Muito nos equivocaríamos, porém, se restringíssemos o debate a estes aspectos culturais. Torna­‑se manifesto que a reconfiguração das mentes é apenas a primeira fase dum mecanismo de maior amplitude. Em poucas palavras, a “redução das cabeças” e a dessimbolização não passam do prelúdio a uma outra profunda redefinição do homem, que desta feita se aplicará, já não só à sua mente, mas também ao seu corpo.
Uma tal dessimbolização do mundo surge num momento decisivo da aventura humana; com efeito, é a primeira vez na história dos organismos vivos que uma criatura consegue ler a escrita de que é expressão. Ao atingir­‑se este ponto, torna-se possível um acontecimento singular: o momento em que a criatura vai poder retornar à criação para ela própria se reconstruir, o momento em que a criatura vai interferir na sua criação e afirmar­‑se como seu próprio criador – surgindo assim o momento inconcebível em que uma espécie poderá intervir no seu próprio devir, substituindo-se às leis naturais da evolução.
É como se a recomendação humanista feita no Renascimento por um dos seus grandes pensadores, Pico della Mirandola, tivesse sido ouvida para além de todos os limites. Opondo-se às antigas formas de dominação absoluta do divino, Pico queria introduzir uma parte de livre arbítrio humano, chamando o homem a «esculpir a sua própria estátua» [3]. O apelo foi ouvido por toda a filosofia ulterior, podendo aliás considerar­‑se esta última como um prolongado desenvolvimento do tema do livre arbítrio humano, da construção do cogito cartesiano ao tema nietzscheano da morte de Deus, passando pelo ideal crítico do Iluminismo.

_OBJETIVO DA TAREFA_
Reescreva o trecho do excerto sobre a dessimbolização de "Uma tal dessimbolização" a "naturais da evolução.", trocando "acontecimento" por "evento". As entradas abaixo não intervêm neste exercício.

[Registos extraídos]

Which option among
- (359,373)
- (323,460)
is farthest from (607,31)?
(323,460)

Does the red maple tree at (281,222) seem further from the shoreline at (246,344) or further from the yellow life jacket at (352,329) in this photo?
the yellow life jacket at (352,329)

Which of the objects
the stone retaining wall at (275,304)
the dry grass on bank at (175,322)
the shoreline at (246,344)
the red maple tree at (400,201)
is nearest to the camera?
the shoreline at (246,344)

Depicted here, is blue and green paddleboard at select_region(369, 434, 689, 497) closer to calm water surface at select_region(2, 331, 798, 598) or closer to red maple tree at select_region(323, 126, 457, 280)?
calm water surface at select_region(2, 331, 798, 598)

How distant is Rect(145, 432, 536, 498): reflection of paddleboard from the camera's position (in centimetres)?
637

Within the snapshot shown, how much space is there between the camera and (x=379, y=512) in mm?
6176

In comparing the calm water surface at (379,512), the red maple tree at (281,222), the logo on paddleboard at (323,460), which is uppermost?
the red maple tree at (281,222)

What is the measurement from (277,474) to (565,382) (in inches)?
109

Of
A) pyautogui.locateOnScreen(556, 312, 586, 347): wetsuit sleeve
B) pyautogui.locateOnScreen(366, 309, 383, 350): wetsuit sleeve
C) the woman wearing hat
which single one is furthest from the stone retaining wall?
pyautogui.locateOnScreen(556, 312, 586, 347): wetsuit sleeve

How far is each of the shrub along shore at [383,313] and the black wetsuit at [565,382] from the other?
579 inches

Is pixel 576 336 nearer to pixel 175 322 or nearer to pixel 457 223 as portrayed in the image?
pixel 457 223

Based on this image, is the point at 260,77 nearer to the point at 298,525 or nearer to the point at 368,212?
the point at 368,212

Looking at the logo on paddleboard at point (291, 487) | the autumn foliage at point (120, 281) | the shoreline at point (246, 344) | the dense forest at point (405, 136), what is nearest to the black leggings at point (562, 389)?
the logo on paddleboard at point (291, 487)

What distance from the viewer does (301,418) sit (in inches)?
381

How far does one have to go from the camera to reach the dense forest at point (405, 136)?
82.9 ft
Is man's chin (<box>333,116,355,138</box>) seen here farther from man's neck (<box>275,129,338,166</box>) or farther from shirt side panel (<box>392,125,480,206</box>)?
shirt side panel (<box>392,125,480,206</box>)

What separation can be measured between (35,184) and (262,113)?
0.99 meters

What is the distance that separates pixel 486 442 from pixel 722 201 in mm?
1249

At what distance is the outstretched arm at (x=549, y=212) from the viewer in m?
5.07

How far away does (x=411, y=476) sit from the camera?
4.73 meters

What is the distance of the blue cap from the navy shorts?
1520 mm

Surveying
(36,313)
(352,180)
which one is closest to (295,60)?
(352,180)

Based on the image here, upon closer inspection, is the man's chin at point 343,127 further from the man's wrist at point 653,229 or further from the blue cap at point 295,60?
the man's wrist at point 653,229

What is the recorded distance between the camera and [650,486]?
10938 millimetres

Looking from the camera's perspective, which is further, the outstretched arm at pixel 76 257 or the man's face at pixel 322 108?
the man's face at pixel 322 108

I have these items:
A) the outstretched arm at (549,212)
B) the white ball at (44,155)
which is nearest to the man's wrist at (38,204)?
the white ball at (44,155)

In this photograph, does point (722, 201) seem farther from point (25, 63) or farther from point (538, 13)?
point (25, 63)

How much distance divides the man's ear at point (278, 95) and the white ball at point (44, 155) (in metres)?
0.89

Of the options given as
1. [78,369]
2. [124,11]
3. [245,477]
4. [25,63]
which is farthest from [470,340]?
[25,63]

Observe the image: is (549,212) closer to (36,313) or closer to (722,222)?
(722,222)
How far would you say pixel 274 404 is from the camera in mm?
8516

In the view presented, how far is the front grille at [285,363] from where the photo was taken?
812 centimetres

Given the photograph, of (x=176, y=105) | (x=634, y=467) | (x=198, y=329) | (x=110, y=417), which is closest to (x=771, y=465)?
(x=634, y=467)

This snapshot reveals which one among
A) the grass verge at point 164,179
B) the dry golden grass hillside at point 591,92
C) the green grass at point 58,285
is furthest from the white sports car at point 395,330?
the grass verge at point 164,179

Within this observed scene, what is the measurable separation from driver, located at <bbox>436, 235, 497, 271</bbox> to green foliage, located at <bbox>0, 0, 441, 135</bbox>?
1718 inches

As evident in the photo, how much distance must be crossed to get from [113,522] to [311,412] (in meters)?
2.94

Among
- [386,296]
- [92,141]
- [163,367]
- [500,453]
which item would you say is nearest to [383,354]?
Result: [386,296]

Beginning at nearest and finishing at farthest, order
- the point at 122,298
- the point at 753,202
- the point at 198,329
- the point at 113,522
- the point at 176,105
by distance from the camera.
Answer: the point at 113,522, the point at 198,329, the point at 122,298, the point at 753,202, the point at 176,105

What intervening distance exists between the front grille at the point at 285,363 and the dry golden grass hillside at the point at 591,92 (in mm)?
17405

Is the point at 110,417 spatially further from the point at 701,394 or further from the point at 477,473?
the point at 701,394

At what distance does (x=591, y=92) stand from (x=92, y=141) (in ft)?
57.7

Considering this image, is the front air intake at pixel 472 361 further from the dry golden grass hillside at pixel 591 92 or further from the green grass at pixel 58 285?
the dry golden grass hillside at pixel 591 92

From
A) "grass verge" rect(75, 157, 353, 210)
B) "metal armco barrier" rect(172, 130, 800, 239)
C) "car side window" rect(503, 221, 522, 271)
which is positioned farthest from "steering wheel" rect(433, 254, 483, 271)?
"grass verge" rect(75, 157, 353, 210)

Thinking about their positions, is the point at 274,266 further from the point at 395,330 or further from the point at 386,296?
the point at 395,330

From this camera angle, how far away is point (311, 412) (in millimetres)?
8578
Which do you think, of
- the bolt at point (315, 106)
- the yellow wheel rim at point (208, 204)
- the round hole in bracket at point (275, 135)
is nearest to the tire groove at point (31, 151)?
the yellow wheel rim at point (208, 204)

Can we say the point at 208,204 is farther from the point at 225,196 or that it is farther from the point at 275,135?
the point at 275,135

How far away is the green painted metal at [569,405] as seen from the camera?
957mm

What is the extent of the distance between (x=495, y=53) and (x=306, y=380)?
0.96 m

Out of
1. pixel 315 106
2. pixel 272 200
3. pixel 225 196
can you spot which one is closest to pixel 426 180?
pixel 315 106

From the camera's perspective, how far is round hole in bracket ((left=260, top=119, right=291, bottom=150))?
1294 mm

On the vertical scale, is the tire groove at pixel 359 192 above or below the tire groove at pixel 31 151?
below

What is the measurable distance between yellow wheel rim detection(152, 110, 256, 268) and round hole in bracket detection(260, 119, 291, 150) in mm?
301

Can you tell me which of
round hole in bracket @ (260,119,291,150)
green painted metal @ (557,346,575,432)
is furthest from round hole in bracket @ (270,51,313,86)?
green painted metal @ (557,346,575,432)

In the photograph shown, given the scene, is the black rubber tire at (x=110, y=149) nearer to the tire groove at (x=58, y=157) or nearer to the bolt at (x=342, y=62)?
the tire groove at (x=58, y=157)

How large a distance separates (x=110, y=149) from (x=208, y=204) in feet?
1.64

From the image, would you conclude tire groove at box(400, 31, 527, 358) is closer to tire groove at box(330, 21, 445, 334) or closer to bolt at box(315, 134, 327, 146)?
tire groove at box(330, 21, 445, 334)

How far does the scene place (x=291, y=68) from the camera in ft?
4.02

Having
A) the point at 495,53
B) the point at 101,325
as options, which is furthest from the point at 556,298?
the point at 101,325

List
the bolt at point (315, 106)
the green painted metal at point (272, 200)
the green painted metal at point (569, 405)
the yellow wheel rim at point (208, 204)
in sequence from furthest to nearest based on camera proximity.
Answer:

_RESPOSTA_
Uma tal dessimbolização do mundo surge num momento decisivo da aventura humana; com efeito, é a primeira vez na história dos organismos vivos que uma criatura consegue ler a escrita de que é expressão. Ao atingir­‑se este ponto, torna-se possível um evento singular: o momento em que a criatura vai poder retornar à criação para ela própria se reconstruir, o momento em que a criatura vai interferir na sua criação e afirmar­‑se como seu próprio criador – surgindo assim o momento inconcebível em que uma espécie poderá intervir no seu próprio devir, substituindo-se às leis naturais da evolução.